To get the last 4 letters you can just omit the number on the right:

In [28]:
print(my_str[-4:])

.csv


You can slice up to a negative index as well

In [29]:
print(my_str[:-4])

file_name


This in particular is useful if you have an input CSV file, and you want to save the output file to a similarly named file but with a different extension:

In [30]:
outfile = my_str[:-4] + '.out'
print(outfile)

file_name.out


### List operations

You can use several operators such as '+' or '*' to operate on lists.

In [31]:
list1 = [1, 2, 3, 4, 5]
list2 = [-10, -20, -30, -40, -50]



The '+' operator concatenates list

In [32]:
print(list1 + list2)

[1, 2, 3, 4, 5, -10, -20, -30, -40, -50]


The '*' operator repeats lists

In [33]:
print(list1*2)

[1, 2, 3, 4, 5, 1, 2, 3, 4, 5]


Because strings are lists, these operators apply to strings as well. We've already seen the concatenation operator on strings. The '*' operator works as expected.

In [34]:
print("around the world "*10)

around the world around the world around the world around the world around the world around the world around the world around the world around the world around the world 


The special *`len`* function returns how many elements are in a list

In [35]:
how_many = len(list1)
print("There are %d elements in list 1"%(how_many))

There are 5 elements in list 1


In [36]:
how_many = len(list1*2)
print("There are %d elements in two copies of list 1"%(how_many))

There are 10 elements in two copies of list 1


# Control Flow
---

While we've been executing small **serial** programs, it would be nice to:

* Conditional execution: perform different blocks of code depending on certain conditions.
* Loop: repeat the same block of code, perhaps with different inputs 
* Functions: define and call functions or procedures 

Refer to the following tutorial for additional details:
* https://docs.python.org/3/tutorial/controlflow.html

Below we review how to do this in python

## Conditional execution
The main method for conditional execution in python are with **if statements**, which look like the following:

In [37]:
grade = 63

if grade > 60:
    print('You passed!')

You passed!


Here we constructed a condition `(grade > 60)`, and defined a block of code that will execute if and only if the condition is true. Since the grade was preset to `63`, this condition is true, so the block of code is executed.

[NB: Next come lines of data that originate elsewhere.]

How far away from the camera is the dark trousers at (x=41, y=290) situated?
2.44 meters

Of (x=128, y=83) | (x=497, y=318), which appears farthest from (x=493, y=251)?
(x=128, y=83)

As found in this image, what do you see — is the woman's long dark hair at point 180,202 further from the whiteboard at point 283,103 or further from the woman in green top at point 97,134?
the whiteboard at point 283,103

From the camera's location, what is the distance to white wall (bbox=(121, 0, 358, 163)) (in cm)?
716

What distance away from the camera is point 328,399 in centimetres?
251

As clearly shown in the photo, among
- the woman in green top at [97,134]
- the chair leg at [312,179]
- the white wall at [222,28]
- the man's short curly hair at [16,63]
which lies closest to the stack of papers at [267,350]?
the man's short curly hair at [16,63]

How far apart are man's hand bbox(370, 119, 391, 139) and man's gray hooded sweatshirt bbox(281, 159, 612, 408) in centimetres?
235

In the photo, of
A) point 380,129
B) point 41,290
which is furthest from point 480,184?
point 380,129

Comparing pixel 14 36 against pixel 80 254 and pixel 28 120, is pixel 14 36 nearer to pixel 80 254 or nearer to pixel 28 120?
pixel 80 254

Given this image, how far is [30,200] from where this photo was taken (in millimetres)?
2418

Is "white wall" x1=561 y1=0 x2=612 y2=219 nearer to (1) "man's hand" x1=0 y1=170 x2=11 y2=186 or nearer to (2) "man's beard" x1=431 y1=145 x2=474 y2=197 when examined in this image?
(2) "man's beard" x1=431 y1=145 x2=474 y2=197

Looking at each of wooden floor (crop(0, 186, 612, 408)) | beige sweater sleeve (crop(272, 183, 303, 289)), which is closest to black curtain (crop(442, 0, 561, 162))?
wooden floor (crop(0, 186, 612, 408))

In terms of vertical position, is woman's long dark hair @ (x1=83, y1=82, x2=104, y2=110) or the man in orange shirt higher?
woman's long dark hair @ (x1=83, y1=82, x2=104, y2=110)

If instead the grade as `40`, then the code won't execute.

In [38]:
grade = 40

if grade > 60:
    print('You passed!')

There are 2 important things to highlight
* There is a colon `:` at the end of the `if` statement.
* The conditional code block is idented.

Indentation is important. It actually doesn't matter by how much or whether it is tab or spaces, but one convention is 4 spaces to indent.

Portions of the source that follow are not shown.